## Start Page

You are viewing a plain text version of this content. The canonical link for it is here.
Posted to commits@spark.apache.org by we...@apache.org on 2018/09/11 11:38:55 UTC
spark git commit: [SPARK-25278][SQL][FOLLOWUP] remove the hack in ProgressReporter

Repository: spark
Updated Branches:
  refs/heads/master 0736e72a6 -> 0e680dcf1


[SPARK-25278][SQL][FOLLOWUP] remove the hack in ProgressReporter

## What changes were proposed in this pull request?

It turns out it's a bug that a `DataSourceV2ScanExec` instance may be referred to in the execution plan multiple times. This bug is fixed by https://github.com/apache/spark/pull/22284 and now we have corrected SQL metrics for batch queries.

Thus we don't need the hack in `ProgressReporter` anymore, which fixes the same metrics problem for streaming queries.

## How was this patch tested?

existing tests

Closes #22380 from cloud-fan/followup.

## End Page
## Start Stored data

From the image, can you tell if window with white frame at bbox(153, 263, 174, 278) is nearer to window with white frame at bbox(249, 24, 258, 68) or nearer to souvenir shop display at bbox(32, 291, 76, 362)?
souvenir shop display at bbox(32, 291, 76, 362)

## End Stored data

Requirements —
a) According to the commit message, what bug was fixed by the pull request it links to?
b) Print the commit message text starting at "Repository: spark" and ending at "this patch tested?".

Exercise answers —
a) A `DataSourceV2ScanExec` instance could be referred to in the execution plan multiple times.

b)
Repository: spark
Updated Branches:
  refs/heads/master 0736e72a6 -> 0e680dcf1


[SPARK-25278][SQL][FOLLOWUP] remove the hack in ProgressReporter

## What changes were proposed in this pull request?

It turns out it's a bug that a `DataSourceV2ScanExec` instance may be referred to in the execution plan multiple times. This bug is fixed by https://github.com/apache/spark/pull/22284 and now we have corrected SQL metrics for batch queries.

Thus we don't need the hack in `ProgressReporter` anymore, which fixes the same metrics problem for streaming queries.

## How was this patch tested?